-- COMPITO A --
Rispondi a queste domande sull'intervista su Lupin III:
(i) A quali due personaggi viene paragonato Lupin come personaggio senza età?
(ii) Di quale telefilm l'intervistato era già fan anni prima?
(iii) Come si intitolava la sigla che si sentiva dopo il colpo di pistola?

-- FONTE --
§ §
Con Cagliostro nei cinema, l’uscita delle due collection di DVD e progetti legati ai fumetti, ho come l’impressione che a Lupin III manchi solo la Laurea Honoris Causa. Quarant’anni come personaggio e non sentirseli addosso, dunque?
Ormai Lupin è un personaggio senza età come Topolino o Superman. Nato negli anni Sessanta, divenuto popolare negli anni Settanta, ‘sequelizzato’ negli anni Ottanta, ha ottenuto la sua conferma definitiva scavalcando indenne con un solo passo gli anni Novanta e il millennio stesso. Ormai non lo butta più giù nessuno. È il vantaggio delle icone: possono permettersi di attraversare i decenni attualizzandosi per piacere alle nuove generazioni, ma senza tradire le origini. E creare un’icona è tutt’altro che facile: o la studi a tavolino, o la crei per istinto. Il caso e la fortuna non c’entrano nulla.
 
Inoltre parliamo di un personaggio “della TV” come non se n’erano mai visti prima. Il tuo primissimo incontro con Lupin?
Una piacevole mattonata in fronte. Il giorno prima era probabilmente finita un’altra serie animata che stavo seguendo, e volevo vedere cosa fosse questo Lupin III che avevano annunciato in sua sostituzione: anni prima ero un fan del telefilm Arsenio Lupin con Georges Descrières, e quindi ero molto curioso di vedere un cartone animato basato su quel personaggio. Non capivo cosa fosse il “terzo”, e mi chiedevo se per caso non mi fossi perso un “secondo”, magari trasmesso a mia insaputa. E poi… BANG! Un colpo di pistola, la spettacolare sigla “Planet O” (una delle poche che non aveva nulla a che fare col cartone animato relativo, insieme a “It takes me higher” di Gaiking) e le immagini della folle gara automobilistica del primo episodio. Un vero e proprio telefilm fatto a cartoni animati, con atmosfere simili a quelle dei film d’azione degli anni Settanta, e personaggi che si facevano pochissimi scrupoli. Mai vista una cosa simile! E poi la scena di Fujiko con la tortura del solletico, tette al vento… altra immagine iconica rimasta nella mente di tutti. Era ora di cena (all’epoca i cartoni andavano in prime time, gente!) e stavo guardando la tv coi miei. Immagina il mio imbarazzo durante quella scena. Ma i miei ci hanno riso su, invece di dirmi “che roba guardi, sporcaccione?!”: in definitiva, è grazie a loro se oggi sto lavorando in questo settore. Non mi hanno mai ostacolato, e seguivano con me alcune delle serie più belle trasmesse allora. Lupin III era ‘multigenerazionale’ già alla prima sua apparizione.
A proposito di Georges Descrières: nel primo episodio c’è una scena in cui Lupin III gli assomiglia molto, quella in cui è vestito da idraulico e sorride in faccia al custode, per poi sganciargli una martellata in testa. Sarà un caso? O l’ho vista solo io, questa somiglianza?
§ §
-- DATI DEL COMPITO --
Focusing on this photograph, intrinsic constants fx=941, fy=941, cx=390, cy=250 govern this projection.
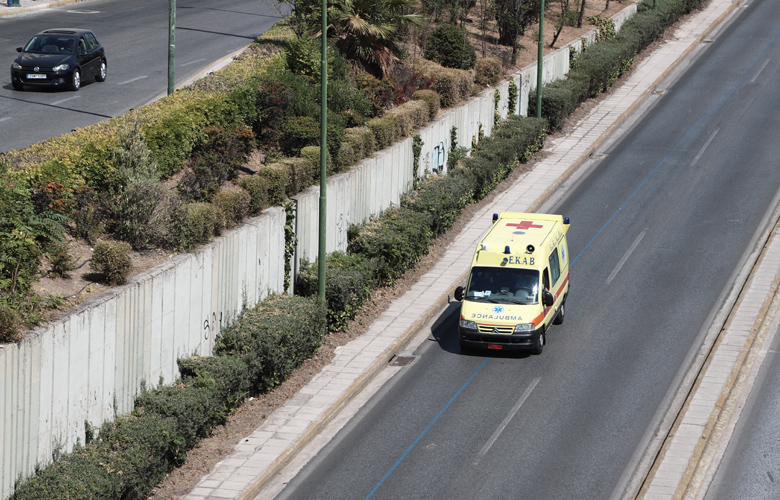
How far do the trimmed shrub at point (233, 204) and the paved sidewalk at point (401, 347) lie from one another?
156 inches

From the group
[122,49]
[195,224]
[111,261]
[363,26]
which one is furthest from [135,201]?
[122,49]

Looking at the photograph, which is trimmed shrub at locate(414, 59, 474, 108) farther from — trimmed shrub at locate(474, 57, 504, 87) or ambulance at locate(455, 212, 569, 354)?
ambulance at locate(455, 212, 569, 354)

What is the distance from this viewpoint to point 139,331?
17.0 metres

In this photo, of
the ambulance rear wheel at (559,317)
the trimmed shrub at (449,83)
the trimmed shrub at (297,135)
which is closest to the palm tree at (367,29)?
the trimmed shrub at (449,83)

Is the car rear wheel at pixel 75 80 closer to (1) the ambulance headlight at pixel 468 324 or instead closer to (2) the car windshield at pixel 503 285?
(2) the car windshield at pixel 503 285

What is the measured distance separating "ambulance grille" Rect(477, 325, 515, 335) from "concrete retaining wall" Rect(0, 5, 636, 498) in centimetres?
509

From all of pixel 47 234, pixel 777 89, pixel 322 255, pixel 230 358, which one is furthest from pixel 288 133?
pixel 777 89

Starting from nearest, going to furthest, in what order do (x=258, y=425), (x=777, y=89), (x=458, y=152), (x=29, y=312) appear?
(x=29, y=312)
(x=258, y=425)
(x=458, y=152)
(x=777, y=89)

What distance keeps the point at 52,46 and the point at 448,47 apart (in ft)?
49.5

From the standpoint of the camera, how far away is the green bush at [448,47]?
37.9 metres

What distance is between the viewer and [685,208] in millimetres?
31062

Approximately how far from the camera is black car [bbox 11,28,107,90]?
31.8m

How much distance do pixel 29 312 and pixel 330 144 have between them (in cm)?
1259

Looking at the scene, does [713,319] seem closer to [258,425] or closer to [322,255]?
[322,255]
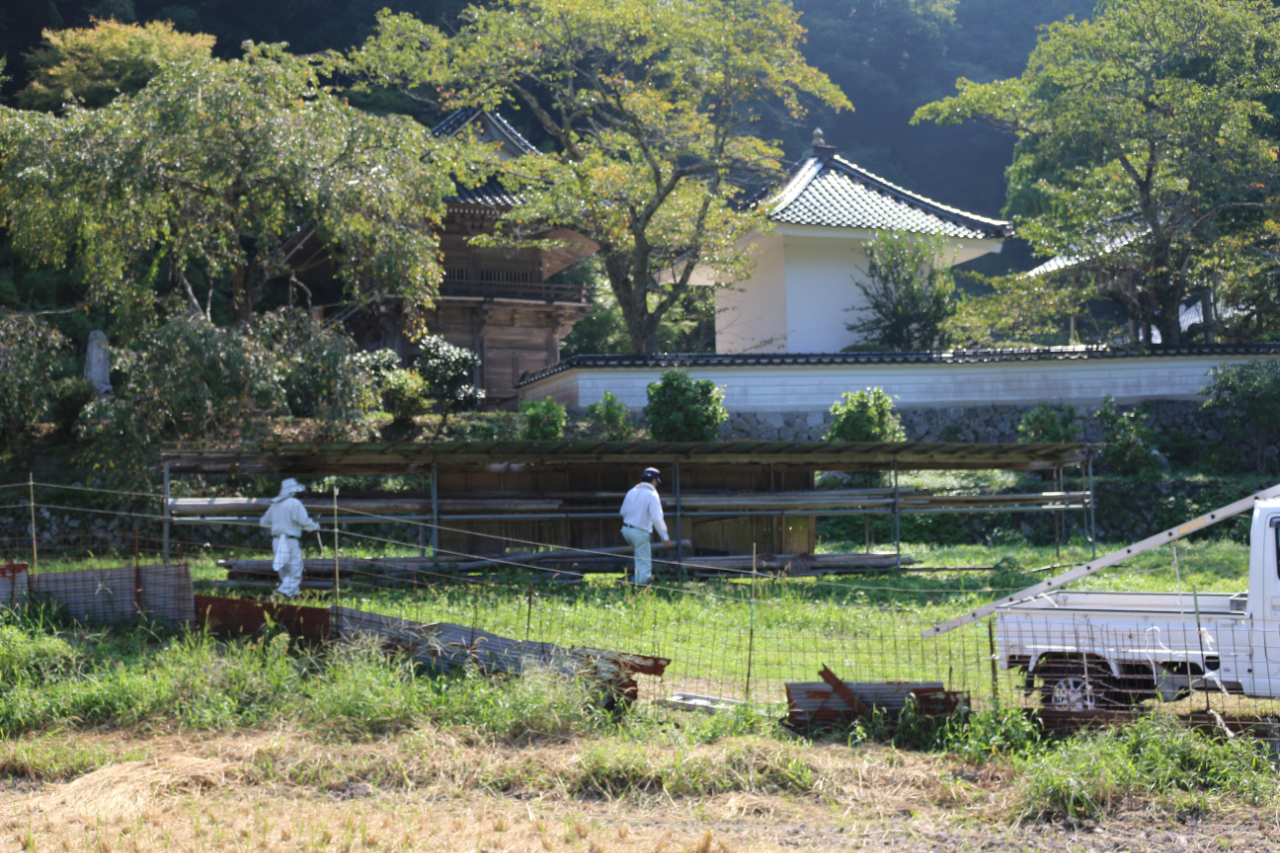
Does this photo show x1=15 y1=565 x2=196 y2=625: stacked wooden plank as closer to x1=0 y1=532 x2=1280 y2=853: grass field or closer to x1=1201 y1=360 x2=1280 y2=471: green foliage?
x1=0 y1=532 x2=1280 y2=853: grass field

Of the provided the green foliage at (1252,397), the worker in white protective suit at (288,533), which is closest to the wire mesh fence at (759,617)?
the worker in white protective suit at (288,533)

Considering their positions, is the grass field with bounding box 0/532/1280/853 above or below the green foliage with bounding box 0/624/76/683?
below

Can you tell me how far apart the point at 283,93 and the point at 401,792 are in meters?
11.9

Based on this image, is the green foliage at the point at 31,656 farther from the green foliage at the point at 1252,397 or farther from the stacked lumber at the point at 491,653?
the green foliage at the point at 1252,397

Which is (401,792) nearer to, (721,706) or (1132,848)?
(721,706)

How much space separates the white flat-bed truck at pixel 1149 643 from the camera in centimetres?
705

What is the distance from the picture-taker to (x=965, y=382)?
22719mm

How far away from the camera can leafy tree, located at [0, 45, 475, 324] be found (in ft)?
45.8

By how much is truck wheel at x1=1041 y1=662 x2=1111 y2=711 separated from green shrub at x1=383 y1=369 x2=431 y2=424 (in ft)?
45.8

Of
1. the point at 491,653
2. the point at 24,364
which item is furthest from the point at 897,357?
the point at 24,364

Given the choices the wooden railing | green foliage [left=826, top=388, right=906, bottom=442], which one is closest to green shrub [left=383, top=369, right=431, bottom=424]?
the wooden railing

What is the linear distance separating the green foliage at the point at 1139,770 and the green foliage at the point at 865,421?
39.1 ft

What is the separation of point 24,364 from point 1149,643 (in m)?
14.9

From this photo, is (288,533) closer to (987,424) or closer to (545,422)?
(545,422)
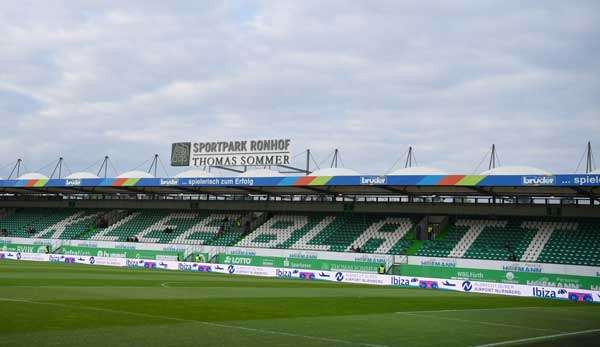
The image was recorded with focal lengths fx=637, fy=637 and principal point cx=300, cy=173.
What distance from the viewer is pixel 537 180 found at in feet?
143

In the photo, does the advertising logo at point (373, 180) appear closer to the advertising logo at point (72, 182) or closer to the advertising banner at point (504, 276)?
the advertising banner at point (504, 276)

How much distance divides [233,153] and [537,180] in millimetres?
29916

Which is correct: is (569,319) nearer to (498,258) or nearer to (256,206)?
(498,258)

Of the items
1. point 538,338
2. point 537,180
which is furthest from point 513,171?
point 538,338

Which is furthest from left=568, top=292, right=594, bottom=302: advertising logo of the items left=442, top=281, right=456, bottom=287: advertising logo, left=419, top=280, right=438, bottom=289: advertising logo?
left=419, top=280, right=438, bottom=289: advertising logo

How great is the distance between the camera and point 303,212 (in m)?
61.6

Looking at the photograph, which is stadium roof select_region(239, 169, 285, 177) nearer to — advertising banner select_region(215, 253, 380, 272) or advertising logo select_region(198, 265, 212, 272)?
advertising banner select_region(215, 253, 380, 272)

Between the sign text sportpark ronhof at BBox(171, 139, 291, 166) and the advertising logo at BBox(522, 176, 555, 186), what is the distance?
2335 centimetres

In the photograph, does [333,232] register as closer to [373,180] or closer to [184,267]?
[373,180]

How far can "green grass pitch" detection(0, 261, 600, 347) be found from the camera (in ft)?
47.6

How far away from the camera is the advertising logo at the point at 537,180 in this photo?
43.0m

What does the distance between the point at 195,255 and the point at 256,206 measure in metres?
11.5

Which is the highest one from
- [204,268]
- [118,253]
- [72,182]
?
[72,182]

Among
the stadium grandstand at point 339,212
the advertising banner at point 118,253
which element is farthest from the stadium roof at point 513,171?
the advertising banner at point 118,253
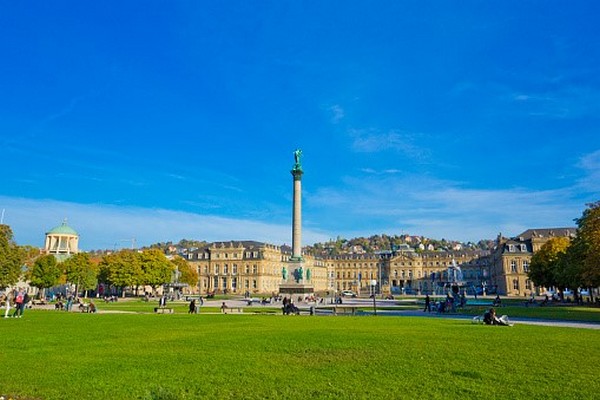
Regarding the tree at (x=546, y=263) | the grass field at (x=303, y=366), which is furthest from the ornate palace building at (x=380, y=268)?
the grass field at (x=303, y=366)

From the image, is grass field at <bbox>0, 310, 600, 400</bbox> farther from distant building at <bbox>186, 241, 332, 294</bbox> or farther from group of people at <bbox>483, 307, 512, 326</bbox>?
distant building at <bbox>186, 241, 332, 294</bbox>

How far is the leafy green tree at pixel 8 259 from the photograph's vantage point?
6075 cm

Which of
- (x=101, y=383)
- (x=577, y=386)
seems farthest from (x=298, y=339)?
(x=577, y=386)

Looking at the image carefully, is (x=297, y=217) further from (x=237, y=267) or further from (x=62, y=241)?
(x=62, y=241)

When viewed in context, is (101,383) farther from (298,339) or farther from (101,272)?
(101,272)

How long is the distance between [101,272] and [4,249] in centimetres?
4272

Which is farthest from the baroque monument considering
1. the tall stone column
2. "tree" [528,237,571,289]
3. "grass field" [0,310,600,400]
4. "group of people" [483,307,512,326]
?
"grass field" [0,310,600,400]

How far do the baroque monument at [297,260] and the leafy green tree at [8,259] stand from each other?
35.7 metres

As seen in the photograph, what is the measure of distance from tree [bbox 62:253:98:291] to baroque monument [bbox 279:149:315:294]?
4526cm

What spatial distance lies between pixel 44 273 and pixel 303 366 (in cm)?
8512

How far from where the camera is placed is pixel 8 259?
61781 millimetres

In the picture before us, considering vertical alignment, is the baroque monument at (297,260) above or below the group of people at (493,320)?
above

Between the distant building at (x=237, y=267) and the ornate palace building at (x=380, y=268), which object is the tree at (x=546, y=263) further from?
the distant building at (x=237, y=267)

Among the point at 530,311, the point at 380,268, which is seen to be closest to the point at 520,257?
the point at 380,268
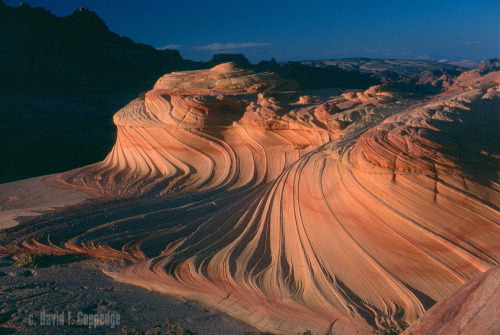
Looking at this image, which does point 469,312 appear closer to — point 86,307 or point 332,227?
point 332,227

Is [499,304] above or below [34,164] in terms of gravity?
above

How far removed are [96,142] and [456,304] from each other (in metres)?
21.6

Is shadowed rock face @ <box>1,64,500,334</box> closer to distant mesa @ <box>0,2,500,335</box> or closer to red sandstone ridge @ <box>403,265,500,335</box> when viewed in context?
distant mesa @ <box>0,2,500,335</box>

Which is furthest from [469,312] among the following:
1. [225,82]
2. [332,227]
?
Result: [225,82]

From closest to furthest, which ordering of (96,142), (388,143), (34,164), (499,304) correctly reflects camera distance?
(499,304), (388,143), (34,164), (96,142)

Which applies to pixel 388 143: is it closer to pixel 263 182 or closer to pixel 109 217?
pixel 263 182

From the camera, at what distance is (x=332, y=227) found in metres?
4.56

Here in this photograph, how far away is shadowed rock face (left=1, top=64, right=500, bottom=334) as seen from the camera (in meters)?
3.80

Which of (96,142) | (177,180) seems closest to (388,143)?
(177,180)

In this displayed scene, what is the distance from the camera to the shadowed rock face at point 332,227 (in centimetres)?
380

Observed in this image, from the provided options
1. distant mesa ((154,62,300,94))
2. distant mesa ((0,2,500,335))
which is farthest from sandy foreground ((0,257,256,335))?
distant mesa ((154,62,300,94))

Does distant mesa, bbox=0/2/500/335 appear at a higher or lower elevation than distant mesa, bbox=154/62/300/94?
lower

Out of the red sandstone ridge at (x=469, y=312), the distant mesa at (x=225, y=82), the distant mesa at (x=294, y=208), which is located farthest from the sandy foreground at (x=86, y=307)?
the distant mesa at (x=225, y=82)

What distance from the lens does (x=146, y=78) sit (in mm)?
37188
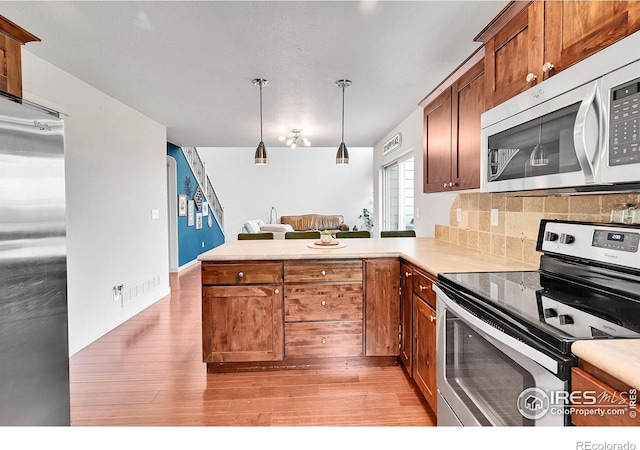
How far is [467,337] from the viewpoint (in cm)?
149

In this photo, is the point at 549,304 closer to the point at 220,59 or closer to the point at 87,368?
the point at 220,59

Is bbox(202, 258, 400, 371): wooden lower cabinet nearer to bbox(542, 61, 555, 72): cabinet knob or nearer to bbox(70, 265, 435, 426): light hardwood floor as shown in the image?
bbox(70, 265, 435, 426): light hardwood floor

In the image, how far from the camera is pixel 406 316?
8.09 feet

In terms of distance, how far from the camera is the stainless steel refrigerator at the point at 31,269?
1.45m

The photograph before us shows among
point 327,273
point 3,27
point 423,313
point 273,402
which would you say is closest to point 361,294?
point 327,273

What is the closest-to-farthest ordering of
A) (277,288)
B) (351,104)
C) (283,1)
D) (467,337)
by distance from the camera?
(467,337), (283,1), (277,288), (351,104)

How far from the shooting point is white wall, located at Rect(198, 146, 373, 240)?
10688 millimetres

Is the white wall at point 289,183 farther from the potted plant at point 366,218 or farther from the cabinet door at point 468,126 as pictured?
the cabinet door at point 468,126

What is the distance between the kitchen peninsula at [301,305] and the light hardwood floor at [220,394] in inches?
6.2

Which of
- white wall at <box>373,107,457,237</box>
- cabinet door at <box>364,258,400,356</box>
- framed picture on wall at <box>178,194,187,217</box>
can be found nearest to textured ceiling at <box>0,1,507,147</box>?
white wall at <box>373,107,457,237</box>

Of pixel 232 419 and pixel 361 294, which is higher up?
pixel 361 294

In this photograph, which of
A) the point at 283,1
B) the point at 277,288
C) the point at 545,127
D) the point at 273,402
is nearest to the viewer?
the point at 545,127

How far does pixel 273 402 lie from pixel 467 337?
4.48ft

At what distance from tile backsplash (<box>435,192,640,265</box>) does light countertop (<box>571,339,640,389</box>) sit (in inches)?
32.3
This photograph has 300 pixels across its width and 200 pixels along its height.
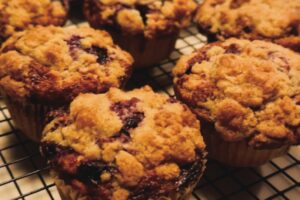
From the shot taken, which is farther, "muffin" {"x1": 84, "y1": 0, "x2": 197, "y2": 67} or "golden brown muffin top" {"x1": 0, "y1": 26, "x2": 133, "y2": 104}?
"muffin" {"x1": 84, "y1": 0, "x2": 197, "y2": 67}

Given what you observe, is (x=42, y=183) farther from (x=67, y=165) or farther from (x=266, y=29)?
(x=266, y=29)

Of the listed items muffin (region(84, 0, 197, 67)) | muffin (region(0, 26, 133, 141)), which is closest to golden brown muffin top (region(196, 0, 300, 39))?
muffin (region(84, 0, 197, 67))

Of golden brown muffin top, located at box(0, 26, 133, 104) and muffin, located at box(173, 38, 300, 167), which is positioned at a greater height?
golden brown muffin top, located at box(0, 26, 133, 104)

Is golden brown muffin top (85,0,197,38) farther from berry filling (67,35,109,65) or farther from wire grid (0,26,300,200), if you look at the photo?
wire grid (0,26,300,200)

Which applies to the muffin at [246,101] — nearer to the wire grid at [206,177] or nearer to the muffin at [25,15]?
the wire grid at [206,177]

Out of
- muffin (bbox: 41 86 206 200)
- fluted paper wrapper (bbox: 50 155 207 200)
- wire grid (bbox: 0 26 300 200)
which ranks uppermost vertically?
muffin (bbox: 41 86 206 200)

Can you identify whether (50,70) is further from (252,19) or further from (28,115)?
(252,19)

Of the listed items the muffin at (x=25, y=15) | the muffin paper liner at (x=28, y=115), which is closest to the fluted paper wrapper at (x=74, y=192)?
the muffin paper liner at (x=28, y=115)
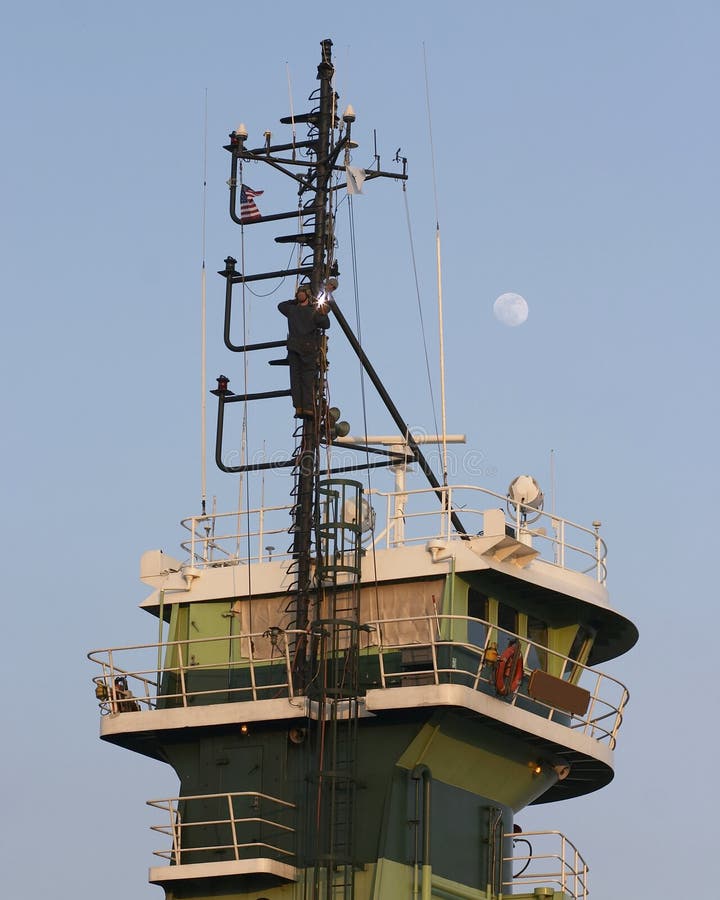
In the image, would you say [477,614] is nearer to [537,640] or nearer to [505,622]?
[505,622]

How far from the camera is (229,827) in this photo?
39.6 meters

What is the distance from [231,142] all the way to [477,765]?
528 inches

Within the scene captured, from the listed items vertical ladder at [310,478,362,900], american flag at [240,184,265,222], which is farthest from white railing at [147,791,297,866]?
american flag at [240,184,265,222]

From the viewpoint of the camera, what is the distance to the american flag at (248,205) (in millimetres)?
43312

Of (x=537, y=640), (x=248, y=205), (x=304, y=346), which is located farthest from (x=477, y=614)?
(x=248, y=205)

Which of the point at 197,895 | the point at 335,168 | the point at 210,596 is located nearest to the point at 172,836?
the point at 197,895

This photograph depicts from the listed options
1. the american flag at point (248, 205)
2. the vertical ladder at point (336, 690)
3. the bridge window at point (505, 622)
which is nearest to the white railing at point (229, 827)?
the vertical ladder at point (336, 690)

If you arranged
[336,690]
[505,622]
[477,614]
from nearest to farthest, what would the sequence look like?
[336,690] → [477,614] → [505,622]

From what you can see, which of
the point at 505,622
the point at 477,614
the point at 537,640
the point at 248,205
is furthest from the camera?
the point at 248,205

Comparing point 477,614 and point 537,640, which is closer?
point 477,614

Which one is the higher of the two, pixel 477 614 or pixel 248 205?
pixel 248 205

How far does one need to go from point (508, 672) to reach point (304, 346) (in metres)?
7.45

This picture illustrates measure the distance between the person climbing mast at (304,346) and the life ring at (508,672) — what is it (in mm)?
6280

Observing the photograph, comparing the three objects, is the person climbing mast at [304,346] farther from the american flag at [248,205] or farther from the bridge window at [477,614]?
the bridge window at [477,614]
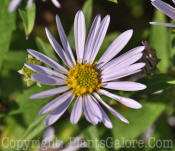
§ §
-- COMPITO B --
Sostituisci "person climbing mast" con "climber" nelle righe che vanno da quella che contiene "Which one is the" fino all'ultima riga, lasciando invariato tutto il resto. Riporta solo queste righe, senza le immagini.

-- RISPOSTA SVOLTA A --
(i) Topolino e Superman.
(ii) Arsenio Lupin con Georges Descrières.
(iii) "Planet O".

-- RISPOSTA SVOLTA B --
Which one is the higher of the two, pixel 477 614 or pixel 248 205?
pixel 248 205

How far does one need to go from point (508, 672) to reach point (304, 346) (in metres)?
7.45

This picture illustrates measure the distance between the climber at (304,346) and the life ring at (508,672) — what is it (in mm)?
6280

Observing the photograph, comparing the three objects, is the climber at [304,346] farther from the american flag at [248,205] or farther from the bridge window at [477,614]?
the bridge window at [477,614]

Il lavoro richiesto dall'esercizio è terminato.